If you do that assessment and you decide to still get a journal, I have a recommendation. It’s called Mom’s One Line A Day. It’s my favorite journal with the crappiest title. It offers six narrow lines of writing space for each day for five years. On each page you can see what you were doing on the same date in a five-year span. Now that’s a crapload of journaling, don’t get me wrong, but at six lines a day, even if your handwriting is small, it fills up fast.

Even with that knowledge, I fail to write in it half the days, but since Kate and I have used this journal for over a year now we have a considerable record of London’s first 15 months (nearly).

More momentous are some days than others, but I have found it helpful even to write down the seemingly mundane. Example: April 21, 2015 – 2 naps still. Read HP (book 6) out loud to you and some of A Game of Thrones. Outside in backyard you watched as I planted some herbs.

And right above that entry, I can see that on April 21, 2014, I wrote: Dad started reading The Hobbit to you today. You can’t truly follow the story but you know my voice and somehow you can tell when I start reading each day because you smile every time. It’s truly amazing.

So, if you must, pull the trigger on the Mom’s One Line A Day journal. It’s just the right dose of urging the parents to write about this spectacular time in their lives.

A 1 ml Bottle

A long way from a full feeding, but a good start.
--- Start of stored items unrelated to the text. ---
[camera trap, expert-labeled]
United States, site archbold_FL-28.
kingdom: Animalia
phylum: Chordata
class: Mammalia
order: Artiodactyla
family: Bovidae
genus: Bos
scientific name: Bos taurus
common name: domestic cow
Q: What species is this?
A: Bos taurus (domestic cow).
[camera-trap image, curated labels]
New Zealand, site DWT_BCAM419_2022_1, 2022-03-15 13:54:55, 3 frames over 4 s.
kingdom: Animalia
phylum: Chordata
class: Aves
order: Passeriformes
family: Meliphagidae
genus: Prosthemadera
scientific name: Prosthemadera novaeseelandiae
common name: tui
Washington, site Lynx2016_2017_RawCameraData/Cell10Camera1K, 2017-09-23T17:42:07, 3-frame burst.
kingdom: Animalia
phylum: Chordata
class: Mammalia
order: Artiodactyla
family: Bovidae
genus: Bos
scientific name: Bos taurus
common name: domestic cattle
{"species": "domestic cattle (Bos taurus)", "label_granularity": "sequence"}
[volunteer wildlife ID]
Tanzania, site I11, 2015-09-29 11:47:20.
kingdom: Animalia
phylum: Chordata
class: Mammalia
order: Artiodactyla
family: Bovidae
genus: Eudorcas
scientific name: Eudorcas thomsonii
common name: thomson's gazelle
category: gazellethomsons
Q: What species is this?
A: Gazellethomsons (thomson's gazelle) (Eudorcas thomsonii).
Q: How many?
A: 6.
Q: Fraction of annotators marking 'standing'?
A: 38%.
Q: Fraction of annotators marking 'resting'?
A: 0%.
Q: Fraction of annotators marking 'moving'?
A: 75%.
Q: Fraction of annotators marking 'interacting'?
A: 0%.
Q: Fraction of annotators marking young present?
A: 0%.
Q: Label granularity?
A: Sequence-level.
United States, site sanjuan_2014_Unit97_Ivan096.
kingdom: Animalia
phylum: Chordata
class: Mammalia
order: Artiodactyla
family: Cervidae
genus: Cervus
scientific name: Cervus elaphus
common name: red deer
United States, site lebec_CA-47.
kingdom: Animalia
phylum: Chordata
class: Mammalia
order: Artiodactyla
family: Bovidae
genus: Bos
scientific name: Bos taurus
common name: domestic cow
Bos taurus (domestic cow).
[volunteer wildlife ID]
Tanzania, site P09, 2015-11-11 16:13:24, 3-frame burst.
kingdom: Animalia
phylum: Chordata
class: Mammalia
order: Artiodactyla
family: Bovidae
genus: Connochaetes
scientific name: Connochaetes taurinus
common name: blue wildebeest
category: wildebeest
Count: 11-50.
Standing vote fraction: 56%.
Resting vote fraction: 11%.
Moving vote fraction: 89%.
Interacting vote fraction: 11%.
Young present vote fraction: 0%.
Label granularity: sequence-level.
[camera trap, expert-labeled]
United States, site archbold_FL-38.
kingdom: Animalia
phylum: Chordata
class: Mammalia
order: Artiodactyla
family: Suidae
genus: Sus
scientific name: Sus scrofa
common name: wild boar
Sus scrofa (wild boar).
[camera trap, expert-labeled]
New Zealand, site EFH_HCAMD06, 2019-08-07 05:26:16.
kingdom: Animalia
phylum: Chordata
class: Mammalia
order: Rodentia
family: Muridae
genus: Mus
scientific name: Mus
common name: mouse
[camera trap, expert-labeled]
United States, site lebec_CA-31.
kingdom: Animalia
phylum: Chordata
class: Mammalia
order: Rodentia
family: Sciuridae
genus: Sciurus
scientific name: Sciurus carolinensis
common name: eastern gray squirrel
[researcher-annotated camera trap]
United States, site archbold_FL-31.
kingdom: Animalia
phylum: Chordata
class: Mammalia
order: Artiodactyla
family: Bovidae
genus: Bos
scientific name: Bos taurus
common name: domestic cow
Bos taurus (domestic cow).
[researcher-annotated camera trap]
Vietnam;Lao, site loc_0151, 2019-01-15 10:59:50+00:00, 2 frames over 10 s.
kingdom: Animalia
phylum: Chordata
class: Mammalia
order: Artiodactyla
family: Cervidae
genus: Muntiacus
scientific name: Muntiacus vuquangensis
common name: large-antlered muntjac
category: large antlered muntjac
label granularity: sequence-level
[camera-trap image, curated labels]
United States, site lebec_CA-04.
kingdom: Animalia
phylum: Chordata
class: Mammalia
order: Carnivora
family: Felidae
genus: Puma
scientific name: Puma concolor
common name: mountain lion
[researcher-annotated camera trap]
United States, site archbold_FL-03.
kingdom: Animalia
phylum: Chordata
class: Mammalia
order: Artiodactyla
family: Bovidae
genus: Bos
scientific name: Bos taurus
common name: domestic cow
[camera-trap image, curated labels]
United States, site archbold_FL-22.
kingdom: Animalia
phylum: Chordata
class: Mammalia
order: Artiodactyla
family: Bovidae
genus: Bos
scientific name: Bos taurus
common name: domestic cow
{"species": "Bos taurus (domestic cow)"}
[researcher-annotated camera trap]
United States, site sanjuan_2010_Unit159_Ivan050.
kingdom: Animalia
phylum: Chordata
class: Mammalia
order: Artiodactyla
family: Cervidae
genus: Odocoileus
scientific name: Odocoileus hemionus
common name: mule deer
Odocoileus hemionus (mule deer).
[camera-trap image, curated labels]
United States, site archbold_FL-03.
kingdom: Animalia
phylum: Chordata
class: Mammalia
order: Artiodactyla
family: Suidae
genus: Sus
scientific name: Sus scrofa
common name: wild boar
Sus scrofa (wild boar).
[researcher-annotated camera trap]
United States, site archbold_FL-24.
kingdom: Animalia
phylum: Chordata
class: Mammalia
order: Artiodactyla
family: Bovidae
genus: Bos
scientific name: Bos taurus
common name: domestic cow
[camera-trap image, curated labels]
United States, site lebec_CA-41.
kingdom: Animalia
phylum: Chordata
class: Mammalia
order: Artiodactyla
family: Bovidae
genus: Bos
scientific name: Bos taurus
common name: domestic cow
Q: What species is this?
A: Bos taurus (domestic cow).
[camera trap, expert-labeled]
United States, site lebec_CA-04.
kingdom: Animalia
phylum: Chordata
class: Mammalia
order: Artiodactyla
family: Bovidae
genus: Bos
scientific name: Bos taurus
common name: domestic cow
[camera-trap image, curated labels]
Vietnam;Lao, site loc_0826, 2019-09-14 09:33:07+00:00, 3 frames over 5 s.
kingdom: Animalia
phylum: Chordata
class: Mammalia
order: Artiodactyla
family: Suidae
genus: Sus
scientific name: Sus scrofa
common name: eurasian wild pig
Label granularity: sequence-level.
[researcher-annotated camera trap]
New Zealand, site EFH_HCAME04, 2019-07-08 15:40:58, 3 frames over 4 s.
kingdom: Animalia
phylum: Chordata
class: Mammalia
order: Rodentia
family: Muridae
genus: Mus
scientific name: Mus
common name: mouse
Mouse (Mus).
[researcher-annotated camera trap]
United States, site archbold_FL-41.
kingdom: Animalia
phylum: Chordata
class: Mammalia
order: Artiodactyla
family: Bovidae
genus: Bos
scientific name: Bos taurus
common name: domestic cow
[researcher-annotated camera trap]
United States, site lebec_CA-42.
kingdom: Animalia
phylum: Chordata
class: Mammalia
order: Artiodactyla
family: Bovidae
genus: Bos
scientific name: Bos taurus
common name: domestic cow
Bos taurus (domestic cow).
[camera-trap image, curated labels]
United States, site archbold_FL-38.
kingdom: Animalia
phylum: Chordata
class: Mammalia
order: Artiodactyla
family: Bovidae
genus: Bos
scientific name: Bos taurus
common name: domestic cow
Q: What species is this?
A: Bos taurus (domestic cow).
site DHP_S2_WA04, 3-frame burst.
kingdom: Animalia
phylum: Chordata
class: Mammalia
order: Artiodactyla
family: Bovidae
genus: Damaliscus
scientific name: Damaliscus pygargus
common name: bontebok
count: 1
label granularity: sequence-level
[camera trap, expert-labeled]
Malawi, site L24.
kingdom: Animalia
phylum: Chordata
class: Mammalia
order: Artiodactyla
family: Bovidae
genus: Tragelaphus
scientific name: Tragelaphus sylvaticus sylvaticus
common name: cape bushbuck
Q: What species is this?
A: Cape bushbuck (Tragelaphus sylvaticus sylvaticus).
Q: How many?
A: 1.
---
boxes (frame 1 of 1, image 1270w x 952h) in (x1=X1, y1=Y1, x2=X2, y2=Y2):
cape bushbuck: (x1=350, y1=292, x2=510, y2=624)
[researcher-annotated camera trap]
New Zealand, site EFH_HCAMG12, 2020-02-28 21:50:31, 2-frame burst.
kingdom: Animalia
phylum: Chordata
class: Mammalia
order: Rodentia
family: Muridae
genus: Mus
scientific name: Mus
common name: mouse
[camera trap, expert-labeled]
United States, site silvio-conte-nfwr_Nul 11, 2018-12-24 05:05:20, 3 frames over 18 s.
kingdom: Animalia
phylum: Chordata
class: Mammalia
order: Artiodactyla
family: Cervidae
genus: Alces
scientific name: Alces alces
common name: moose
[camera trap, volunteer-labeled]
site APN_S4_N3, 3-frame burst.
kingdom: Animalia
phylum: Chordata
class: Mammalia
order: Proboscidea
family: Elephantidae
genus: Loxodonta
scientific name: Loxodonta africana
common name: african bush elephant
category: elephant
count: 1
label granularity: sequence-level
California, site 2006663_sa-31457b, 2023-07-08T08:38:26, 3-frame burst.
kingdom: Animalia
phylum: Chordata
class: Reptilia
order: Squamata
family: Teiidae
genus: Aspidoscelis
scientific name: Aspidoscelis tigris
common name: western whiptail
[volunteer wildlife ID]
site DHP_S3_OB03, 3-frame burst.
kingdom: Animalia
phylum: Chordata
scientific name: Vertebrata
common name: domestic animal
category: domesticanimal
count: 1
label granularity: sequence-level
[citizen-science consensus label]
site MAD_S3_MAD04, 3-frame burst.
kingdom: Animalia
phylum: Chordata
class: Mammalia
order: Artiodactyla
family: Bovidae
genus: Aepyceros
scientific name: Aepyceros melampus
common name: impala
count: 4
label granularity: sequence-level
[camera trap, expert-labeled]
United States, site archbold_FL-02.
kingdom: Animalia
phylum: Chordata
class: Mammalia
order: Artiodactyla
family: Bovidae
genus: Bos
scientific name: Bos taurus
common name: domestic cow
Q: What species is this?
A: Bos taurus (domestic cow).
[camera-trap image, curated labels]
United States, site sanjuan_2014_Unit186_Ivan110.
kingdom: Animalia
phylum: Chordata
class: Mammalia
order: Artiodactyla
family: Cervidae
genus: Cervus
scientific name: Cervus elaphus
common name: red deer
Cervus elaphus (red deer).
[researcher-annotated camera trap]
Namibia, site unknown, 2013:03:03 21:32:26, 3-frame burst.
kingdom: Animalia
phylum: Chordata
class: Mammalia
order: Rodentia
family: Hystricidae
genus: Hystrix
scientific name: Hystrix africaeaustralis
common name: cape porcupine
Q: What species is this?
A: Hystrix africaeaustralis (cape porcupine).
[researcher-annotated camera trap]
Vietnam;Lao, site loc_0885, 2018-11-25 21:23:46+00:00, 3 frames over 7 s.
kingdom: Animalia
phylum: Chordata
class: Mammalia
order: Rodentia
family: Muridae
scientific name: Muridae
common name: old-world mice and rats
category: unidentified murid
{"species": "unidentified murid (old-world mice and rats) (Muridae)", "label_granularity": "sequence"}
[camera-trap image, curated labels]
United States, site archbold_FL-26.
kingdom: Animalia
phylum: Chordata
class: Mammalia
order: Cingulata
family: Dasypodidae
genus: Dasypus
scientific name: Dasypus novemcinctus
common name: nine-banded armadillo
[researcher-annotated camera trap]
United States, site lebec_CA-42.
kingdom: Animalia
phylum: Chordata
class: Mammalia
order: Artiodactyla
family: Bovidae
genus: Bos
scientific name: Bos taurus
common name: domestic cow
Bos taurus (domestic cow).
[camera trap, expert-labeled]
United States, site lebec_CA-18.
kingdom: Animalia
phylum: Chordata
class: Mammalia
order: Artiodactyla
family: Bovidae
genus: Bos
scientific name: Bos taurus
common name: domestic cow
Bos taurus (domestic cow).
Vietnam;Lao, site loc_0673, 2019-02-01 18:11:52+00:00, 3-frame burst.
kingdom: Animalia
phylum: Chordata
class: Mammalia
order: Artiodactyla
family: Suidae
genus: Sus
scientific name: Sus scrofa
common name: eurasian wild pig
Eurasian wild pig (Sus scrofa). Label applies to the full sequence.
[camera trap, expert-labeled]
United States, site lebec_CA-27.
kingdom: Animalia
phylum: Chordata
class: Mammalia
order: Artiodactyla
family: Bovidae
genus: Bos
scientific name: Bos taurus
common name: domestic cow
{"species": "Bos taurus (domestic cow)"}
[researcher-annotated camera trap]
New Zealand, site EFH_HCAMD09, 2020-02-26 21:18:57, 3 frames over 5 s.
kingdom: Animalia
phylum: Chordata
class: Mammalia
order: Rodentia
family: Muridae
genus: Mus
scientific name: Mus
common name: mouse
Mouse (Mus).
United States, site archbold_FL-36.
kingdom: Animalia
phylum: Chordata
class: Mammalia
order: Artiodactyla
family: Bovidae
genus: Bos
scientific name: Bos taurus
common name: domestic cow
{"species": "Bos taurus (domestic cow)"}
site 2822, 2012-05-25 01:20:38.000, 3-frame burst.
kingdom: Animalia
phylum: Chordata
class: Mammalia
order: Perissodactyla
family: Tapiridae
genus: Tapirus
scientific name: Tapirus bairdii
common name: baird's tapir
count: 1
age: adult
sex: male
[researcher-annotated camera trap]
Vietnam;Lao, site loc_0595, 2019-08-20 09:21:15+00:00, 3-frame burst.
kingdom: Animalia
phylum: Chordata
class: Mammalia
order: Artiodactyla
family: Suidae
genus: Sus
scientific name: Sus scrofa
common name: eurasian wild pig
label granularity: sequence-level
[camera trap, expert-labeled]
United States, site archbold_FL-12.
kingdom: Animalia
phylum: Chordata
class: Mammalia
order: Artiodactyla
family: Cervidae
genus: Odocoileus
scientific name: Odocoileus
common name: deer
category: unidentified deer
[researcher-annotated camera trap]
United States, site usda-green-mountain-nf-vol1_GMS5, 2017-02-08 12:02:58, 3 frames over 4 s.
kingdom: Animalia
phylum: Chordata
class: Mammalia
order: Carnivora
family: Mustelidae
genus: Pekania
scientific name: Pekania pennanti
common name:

There were about two months of training from the day (February 27, 2014) I took this video of London until she could take a crack at an actual bottle. What an amazing step for her this was. A 1 ml syringe holds quite a bit more milk than that cotton swab we used to put in her mouth. We were thrilled in this moment.

I have posted very few videos on this blog so far, but I have so many I would eventually like to share and perhaps write about. Plus, on days I don’t have a chunk of time to write at length about raising London, sharing a video is a great option.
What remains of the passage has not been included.